Rich Persaud noticed my frustration with link-addressable AV content and has adapted his RPXP tool for through-the-web use. So for example, this URL links to the five-minute RealVideo clip from BloggerCon that I quoted back in October.
Cool! Of course, these are still treacherous waters. For example, success with that previous URL varies according to platform (Windows, Mac) and browser (Mozilla, IE, Safari). Additional complications arise because QuickTime and Real want to fight over the SMIL mime-type.

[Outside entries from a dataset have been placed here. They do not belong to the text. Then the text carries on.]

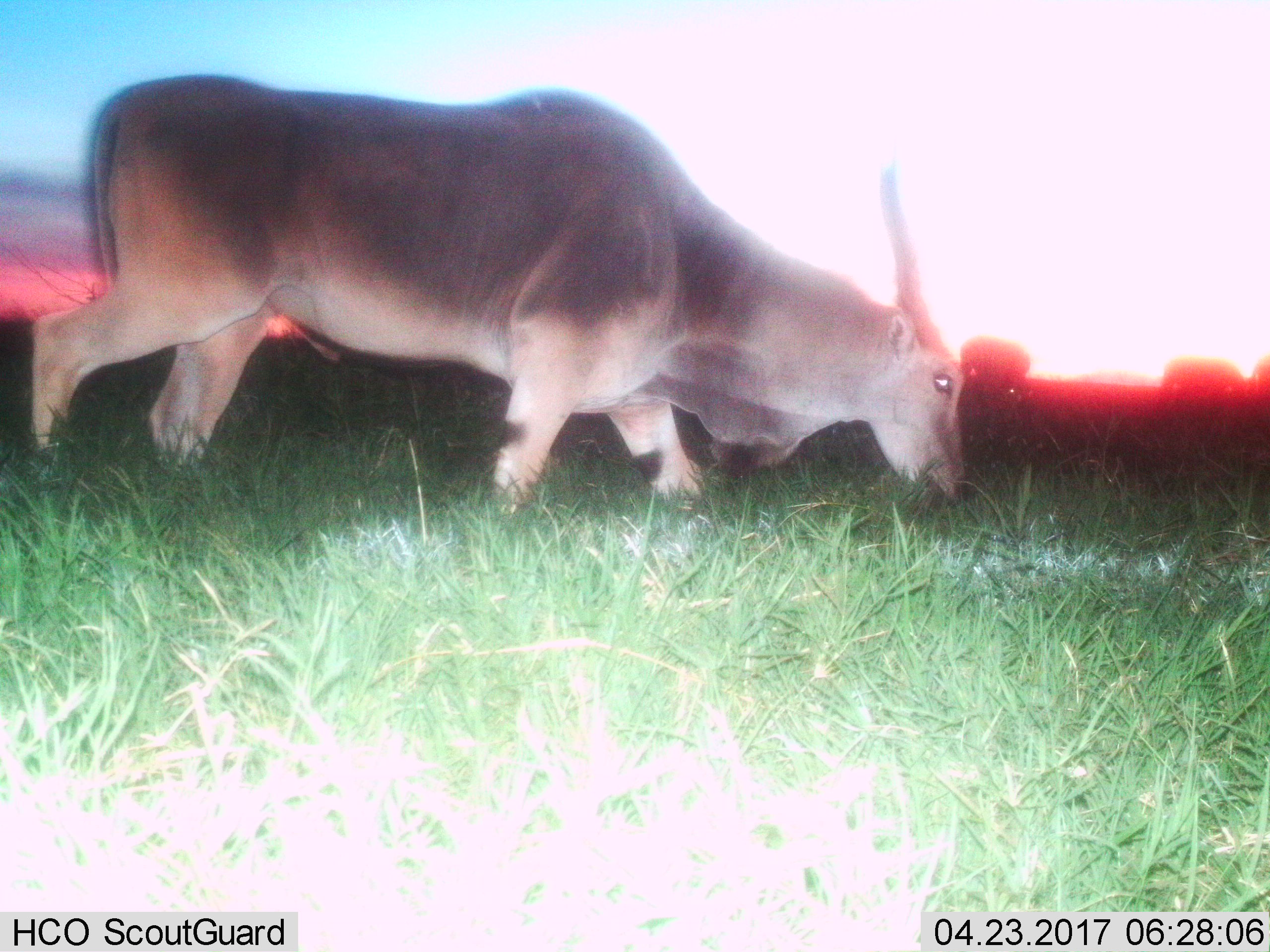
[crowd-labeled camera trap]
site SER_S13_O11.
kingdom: Animalia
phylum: Chordata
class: Mammalia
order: Artiodactyla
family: Bovidae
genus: Tragelaphus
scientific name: Tragelaphus oryx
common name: eland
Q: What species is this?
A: Eland (Tragelaphus oryx).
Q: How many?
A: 1.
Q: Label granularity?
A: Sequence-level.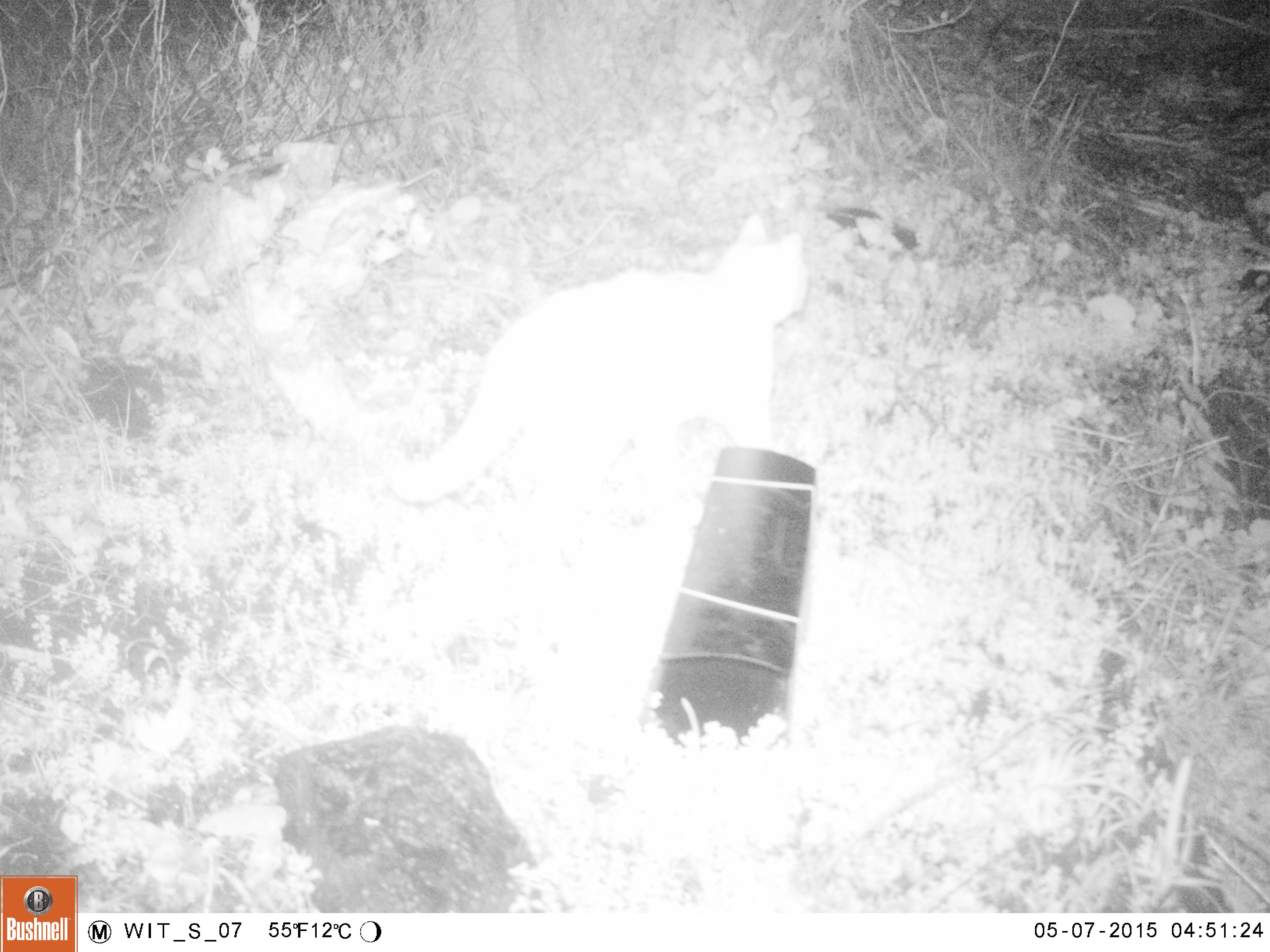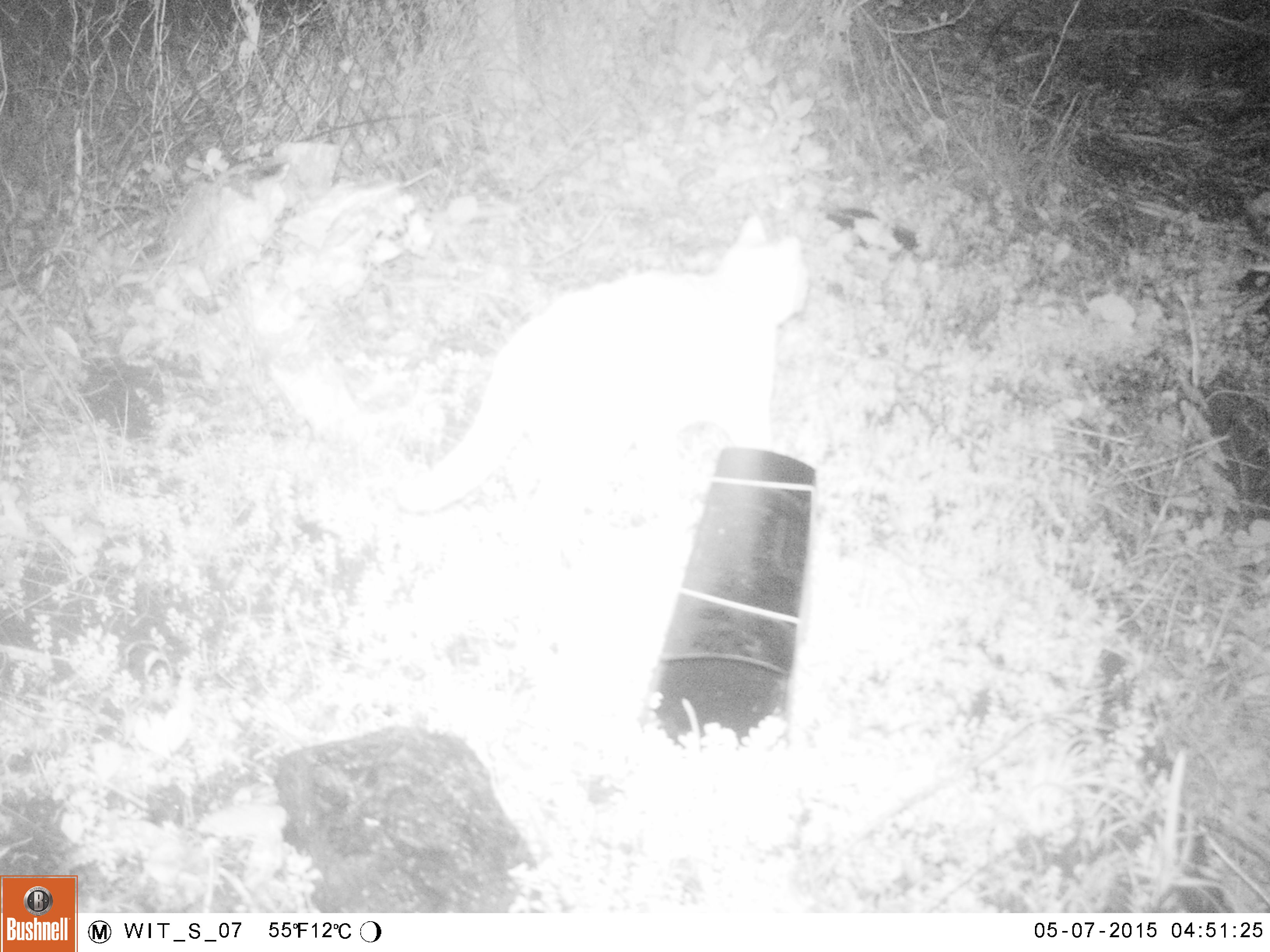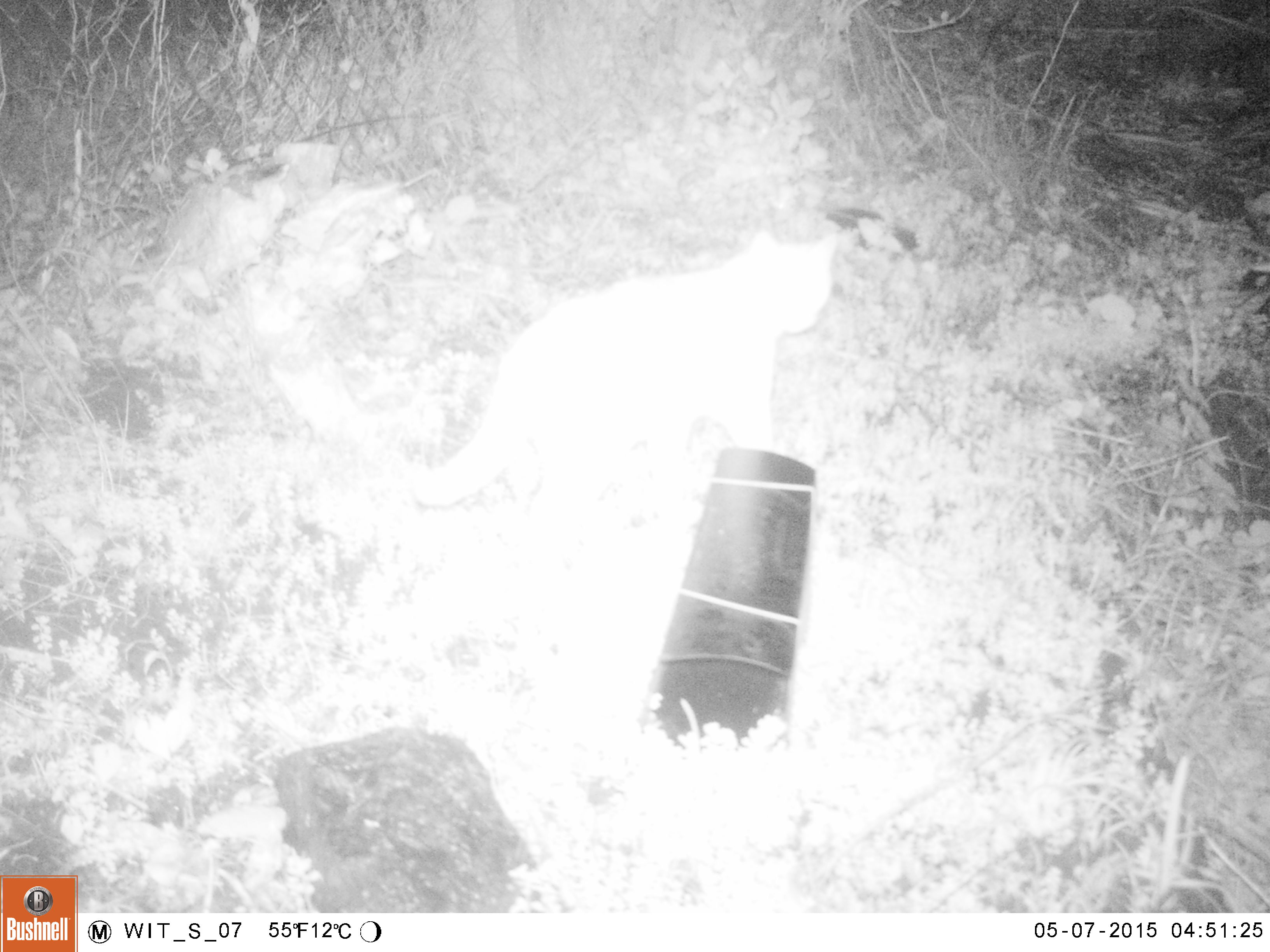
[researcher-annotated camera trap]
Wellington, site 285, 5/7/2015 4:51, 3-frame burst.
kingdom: Animalia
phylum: Chordata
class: Mammalia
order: Carnivora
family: Felidae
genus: Felis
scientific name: Felis catus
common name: cat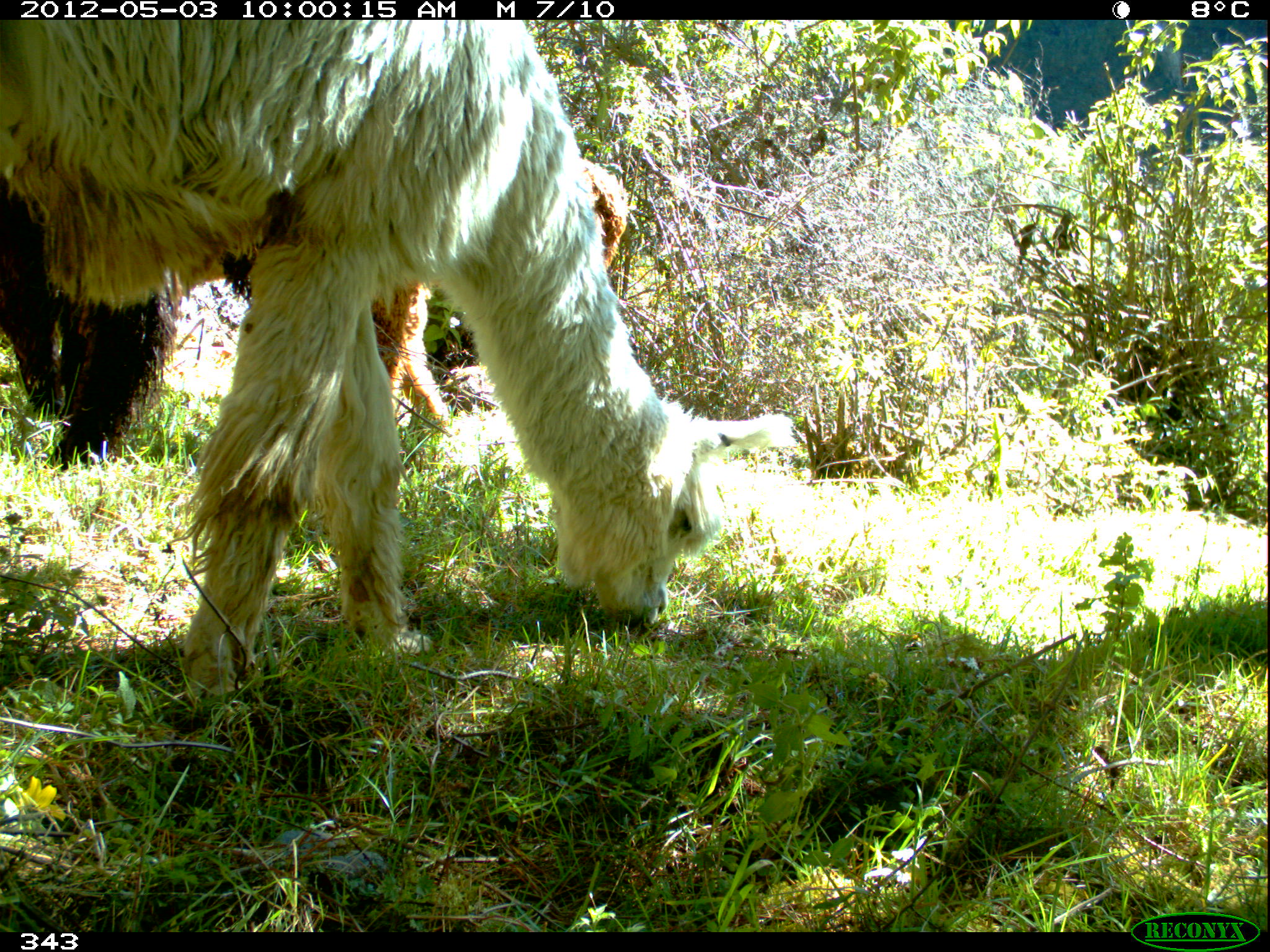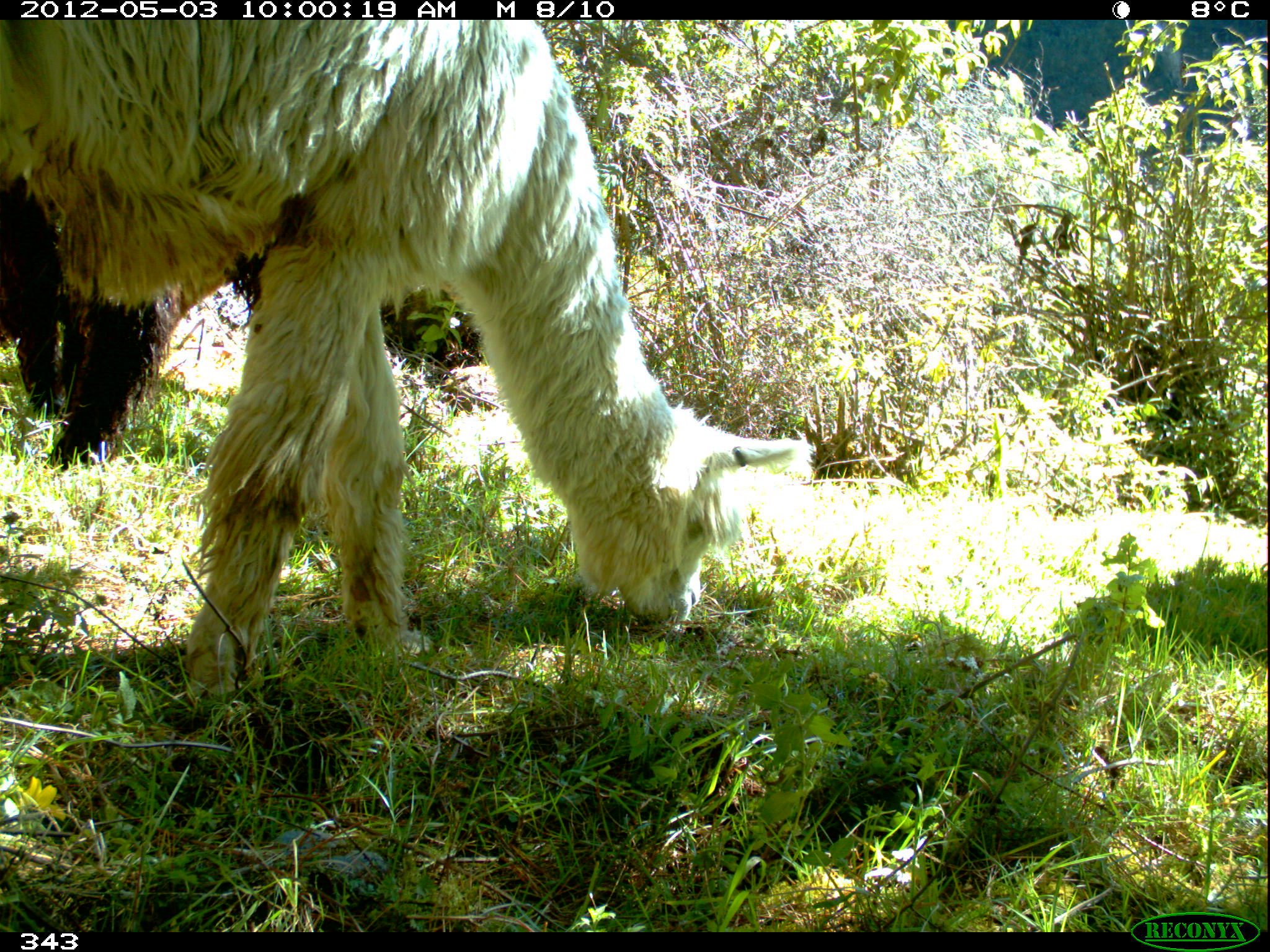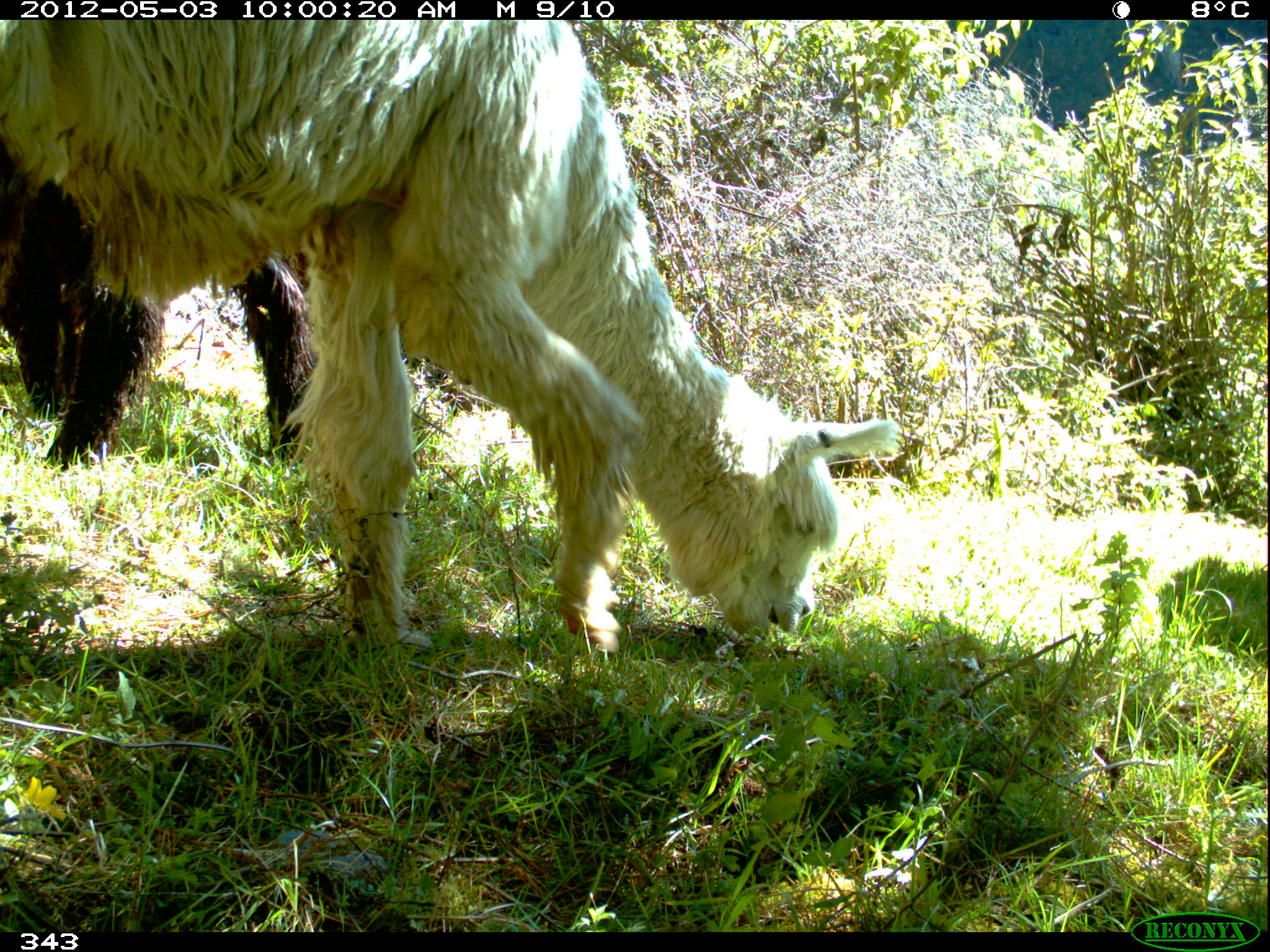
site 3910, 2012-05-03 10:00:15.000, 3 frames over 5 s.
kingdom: Animalia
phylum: Chordata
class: Mammalia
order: Artiodactyla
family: Camelidae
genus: Vicugna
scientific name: Vicugna pacos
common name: alpaca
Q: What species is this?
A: Vicugna pacos (alpaca).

Here's more pain. I thought I'd illustrate the Windows media feature by clipping from the Don Box / Chris Anderson XAML Christmas special on MSDNTV. To do that, I need the URL of the stream. Good luck digging it out of MSDNTV's page, though. I persevered and found it by inspecting HTTP headers, so already 99.9% of the population gets left behind. Then I used Rich's service to form this URL which I hoped would clip thirty seconds from the stream. But no, the stream URL buried in this presentation isn't an mms://...asf, but rather an http://...asx, which I'll bet Rich's service could handle but currently seems not to.
Note too that since the line between streaming and progressive downloading has become quite blurry of late, it's possible to confuse yourself and others. For example, having once watched the Windows Media video that Graham Glass mentioned on his weblog today, I can use this link to clip just thirty seconds, from two minutes in, which is probably as much of Sony's dancing robots as a person can handle first thing in the morning. But although that clip appears to work for me, it's only because the requested clip is cached. It won't work for you until the movie is also cached on your side.
Anyway, Rich is clearly on the right track here and deserves thanks and encouragement. Unless somebody beats me to it (hint, hint), I'll whip up a bit of JavaScript so that you just need to plug in your platform (WinMedia/Real/QuickTime) and your start/stop times in order to generate a clipping-service URL. Then we're cooking with gas -- modulo the platform nightmare, that is.
Coincidentally, I had a conversation with Macromedia yesterday about the just-announced Flash video streaming service, which embeds the Flash Communication Server in a content distribution network. The current pitch seems geared toward using video for brand marketing (see the new gallery), but painless hassle-free AV would certainly also be a huge enabler for the more spontaneous kinds of citation and collaboration that I've been trying to achieve.